Notícias do outro mundo (ou antes deste)/premium
Terão percebido que falei de outro
Portugal que não o circunstancial, o do momento, o das actuais “autoridades”,
mas sim de outra gente. Amante do risco, praticante do progresso e militante do
país.
MARIA JOÃO AVILLEZ OBSERVADOR 03 jun 2020
1Há
uns meses, no mundo onde vivíamos – do qual nos queixávamos porque não
conhecíamos este – ia pela baixa do Porto quando avisto João Alvares
Ribeiro subindo a mesma rua. Foi como se
subitamente diante de mim se se tivesse personificado a Quinta do
Vallado, da qual é o CEO, com as suas terras e
pedras debruçadas sobre o espelho líquido do rio, os agrestes socalcos de onde
sai a uva e o vinho, o silêncio quieto daquela saga de suor e exaustão. O
Douro enfim, onde estou sempre a voltar como quem regressa a uma civilização. O
João sabendo bem isso “ainda bem que me encontrava, tinha uma boa história do
Douro para contar”. Chovia muito, entrámos logo ali num café e eu tive
muita sorte: a história era melhor que boa.
2Um
belo dia no final do verão do ano passado, a Quinta do Vallado toma
conhecimento de um facto assaz inusitado que chega pelo correio: o INSEAD,
prestigiada escola internacional manifestava o seu “interesse” em que a Quinta
“fosse objecto de um case study” que constasse no MBA do ano lectivo de
2019/20. O porta-voz era o brasileiro Felipe Monteiro, Senior Affiliate
Professor of Strategy e Academic Director, Global Talent Competitiveness Index.
O
convite era sobretudo um forte desafio: a reputação do INSEAD não lhe costuma
permitir erros nas escolhas que faz. E a história da Quinta do Vallado escrita pelos descendentes
de Dona
Antónia Ferreira, e que tem há dez gerações o mesmo sangue e o mesmo
apelido e que há pouco celebrou três séculos de vida, também não.
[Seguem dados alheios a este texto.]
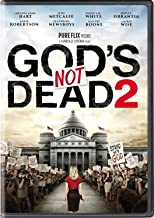god's not dead full movie online free streaming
A resposta foi sim e como se poderia dizer não a
tal oportunidade remetida por gente tão reputada? Havia ainda o prestígio que a
“operação” implicava, o eco que teria, e a estrada da internacionalização que,
embora já aberta, o convite agora ampliaria. Por outras palavras, mais visibilidade
para o Vallado mas também para Douro, os vinhos, o turismo, o país .
3“Não
hesitei, nem podia”, disse-me naquele dia baço de chuva João Alvares
Ribeiro, detalhando alguns dos passos desta
aventura, sim, era também uma aventura (ele concordou o substantivo). Do
Porto e da Régua começaram por seguir para França documentos e dossiers, num
amplo manancial de informação sobre a Quinta do Vallado, o vinho, a região. Uma
história pela qual passavam obviamente uns celébres rapazes de oiro que um dia
deram um valente safanão ao Douro: mais conhecidos por “Douro Boys”, estão hoje
menos “boys” e mais grisalhos, mas o oiro consta manter-se o mesmo. Ainda em
2019, Álvares Ribeiro foi a Fontainebleau gravar uma entrevista para o “Insead
Knowledge”, o próprio Insead também se deslocou ao Vallado (através do próprio
Felipe Monteiro e da sua equipa). Aprazaram-se iniciativas – reuniões, provas
de vinhos, aulas – mas o venenoso “corona” veio a anular umas e trasladar
outras para o branco écran do “on line”, símbolo do novo mundo para onde o
vírus nos enxotou. Não importa, há boas notícias: o “case study” será
apresentado esta semana, dia 4 de Junho, aos 150 alunos do MBA do Insead após o
que os professores responsáveis farão “teaching notes” exclusivas para mestres
e professores, divulgando-lhes como o “Vallado” deve ser “ensinado” noutras
universidades. Como a de Harvard, por exemplo (mas haverá que concluir que nem
sempre há tão bons feitos e efeitos a rematar boas histórias).
4Foram
séculos de resistência e persistência, mitos, paixões e filoxeras, boas
colheitas, más colheitas, boa fortuna e má fortuna. O Douro é isto. Um
património de mel e fel. Lágrimas e glória. E já o escrevi aqui um dia, é assim mesmo. A paisagem submerge-nos e a beleza estonteia-nos. Mas
por detrás daquela água que por entre caminhos, veredas e montanhas, passa e
corre cá em baixo, correndo ora amena e amável, ora intempestiva e traiçoeira,
quanta vontade daquela de antes morrer que desistir! Gerações disto que a saga
é antiga. Tanta história, tanta gente. Paisagem telúrica, ex-libris nosso e
singularíssimo. Descobri-lo, percorrê-lo, senti-lo e depois voltar, voltar
sempre, devia ser um exercício (nobre exercício) para qualquer português.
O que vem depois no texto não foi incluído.